— Problems and tasks —
1: List every variable the code in the Python error thread assigns a value to, naming each once.
2: Answer these from the Python error thread, each on its own line:
(a) Which site was the data scraped from?
(b) How many non-null values does the 90s column show?
(c) Which column is divided by which in the code that raises the error?
3: From the Python error thread, print the passage that begins at the words "Using: Python in" and stops after "df = pd.read_html(html_content)", character for character.

— Page excerpt —
TypeError: '<' not supported between instances of 'str' and 'int' a-CodePudding

Using: Python in Google Collab Thanks in Advance: I have run this code on other data I have scraped FBREF, so I am unsure why it's happening now. The only difference is the way I scraped it. The first time I scraped it: url_link = 'https://fbref.com/en/comps/Big5/gca/players/Big-5-European-Leagues-Stats'

The second time I scraped it:

url = 'https://fbref.com/en/comps/22/stats/Major-League-Soccer-Stats'

html_content = requests.get(url).text.replace('', '')

df = pd.read_html(html_content)

I then convert the data from object to float so I can do a calculation, after I have pulled it into my dataframe:

dfstandard['90s'] = dfstandard['90s'].astype(float) dfstandard['Gls'] = dfstandard['Gls'].astype(float)

I look and it shows they are both floats:

10 90s 743 non-null float64

11 Gls 743 non-null float64

But when I run the code that as worked previously:

dfstandard['Gls'] = dfstandard['Gls'] / dfstandard['90s']

I get the error message "TypeError: '<' not supported between instances of 'str' and 'int'"

— Recorded data —
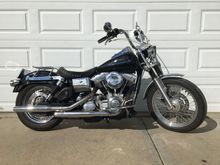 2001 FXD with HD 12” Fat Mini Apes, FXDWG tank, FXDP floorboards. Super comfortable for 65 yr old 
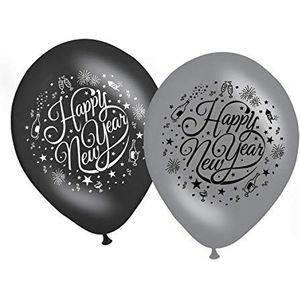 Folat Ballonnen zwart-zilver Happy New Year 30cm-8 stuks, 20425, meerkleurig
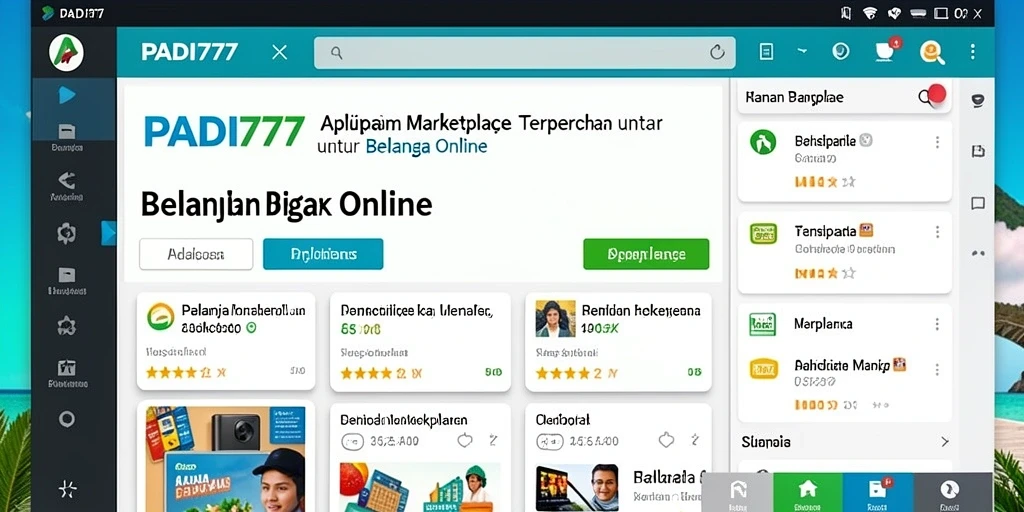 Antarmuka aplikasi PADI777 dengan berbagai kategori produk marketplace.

— Set of answers —
1: url_link, url, html_content, df, dfstandard

2:
(a) FBREF
(b) 743
(c) The Gls column is divided by the 90s column.

3:
Using: Python in Google Collab Thanks in Advance: I have run this code on other data I have scraped FBREF, so I am unsure why it's happening now. The only difference is the way I scraped it. The first time I scraped it: url_link = 'https://fbref.com/en/comps/Big5/gca/players/Big-5-European-Leagues-Stats'

The second time I scraped it:

url = 'https://fbref.com/en/comps/22/stats/Major-League-Soccer-Stats'

html_content = requests.get(url).text.replace('', '')

df = pd.read_html(html_content)